start INFORMATION PROVIDED

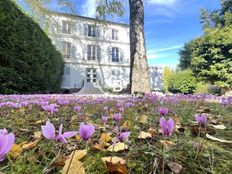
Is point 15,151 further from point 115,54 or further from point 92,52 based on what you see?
point 115,54

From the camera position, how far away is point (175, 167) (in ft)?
2.73

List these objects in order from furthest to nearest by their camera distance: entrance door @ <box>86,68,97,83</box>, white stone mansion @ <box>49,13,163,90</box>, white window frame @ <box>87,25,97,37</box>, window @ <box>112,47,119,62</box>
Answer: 1. window @ <box>112,47,119,62</box>
2. white window frame @ <box>87,25,97,37</box>
3. entrance door @ <box>86,68,97,83</box>
4. white stone mansion @ <box>49,13,163,90</box>

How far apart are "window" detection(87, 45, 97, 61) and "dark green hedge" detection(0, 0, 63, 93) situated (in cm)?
2479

end INFORMATION PROVIDED

PROBLEM STATEMENT:
Format every row above as a two-column CSV with the header text,answer. Give each row's text and its answer in one quoted field apiece, replace line breaks with spaces, and leave out the pictures.

OUTPUT OF THE EXERCISE:
text,answer
"Is point 15,151 further from point 115,54 or further from point 92,52 based on what you see?","point 115,54"
"From the camera position, how far away is point (175, 167) (in ft)?","2.73"
"List these objects in order from furthest to nearest by their camera distance: entrance door @ <box>86,68,97,83</box>, white stone mansion @ <box>49,13,163,90</box>, white window frame @ <box>87,25,97,37</box>, window @ <box>112,47,119,62</box> Answer:","1. window @ <box>112,47,119,62</box> 2. white window frame @ <box>87,25,97,37</box> 3. entrance door @ <box>86,68,97,83</box> 4. white stone mansion @ <box>49,13,163,90</box>"
"How far apart are ""window"" detection(87, 45, 97, 61) and ""dark green hedge"" detection(0, 0, 63, 93) situated (in cm)?","2479"